• _The problem_
Copy the cemetery fee article below, starting with "Disgusted mourners who" and going on through "under council regulations.", but replace "pot plant" with "flower pot".

• _Text passage_
Disgusted mourners who found fee notices slapped on the graves of loved-ones have called for the council to reconsider its approach.
Becky Day, 37, was shocked to arrive at her grandmother’s grave at Alfreton cemetery to find a letter demanding she pay £87 for a garden permit because she has more than the one pot plant allowed under council regulations.
“I felt sick,” said sales assistant Becky of Willows Place. “I can’t stop crying. I don’t want it to look just like a bit of grass in a field. I shouldn’t have to pay to keep it looking nice.”
Emma Townsend, of South Normanton, was forced to pay the charge for the grave of her seven-year-old daughter, who died from a brain tumour in 2010.
“I arrived to see my daughters grave and from the car could see something had been left on the stone,” she said.
“I presumed it would be something nice but as I walked over I saw it was a notice telling me the grave did not comply with cemetery rules. Whoever put it there surely still has humanity?”
Becky, Emma and several others with family resting at the Rodger’s Lane site are setting up a petition to call on the council to scrap the charge enforced when families want to plant flowers and shrubs on graves.
Assistant director of landscaping services at Amber Valley Borough Council Simon Gladwin, said plots at Alfreton cemetery cost £525.
He added: “When someone installs a garden it makes it more difficult for the area to be maintained, and it increases the council’s maintenance costs so it is a one-off fee that we charge.”

• _Recorded data_
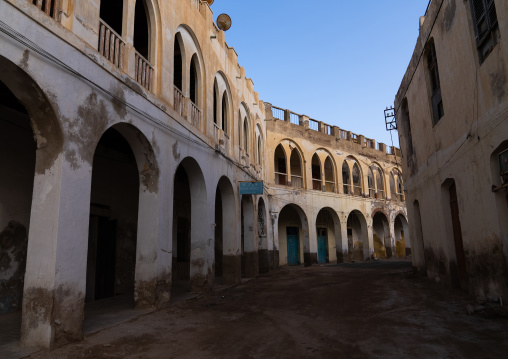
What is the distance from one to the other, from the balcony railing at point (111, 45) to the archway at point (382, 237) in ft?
83.5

• _The answer_
Disgusted mourners who found fee notices slapped on the graves of loved-ones have called for the council to reconsider its approach.
Becky Day, 37, was shocked to arrive at her grandmother’s grave at Alfreton cemetery to find a letter demanding she pay £87 for a garden permit because she has more than the one flower pot allowed under council regulations.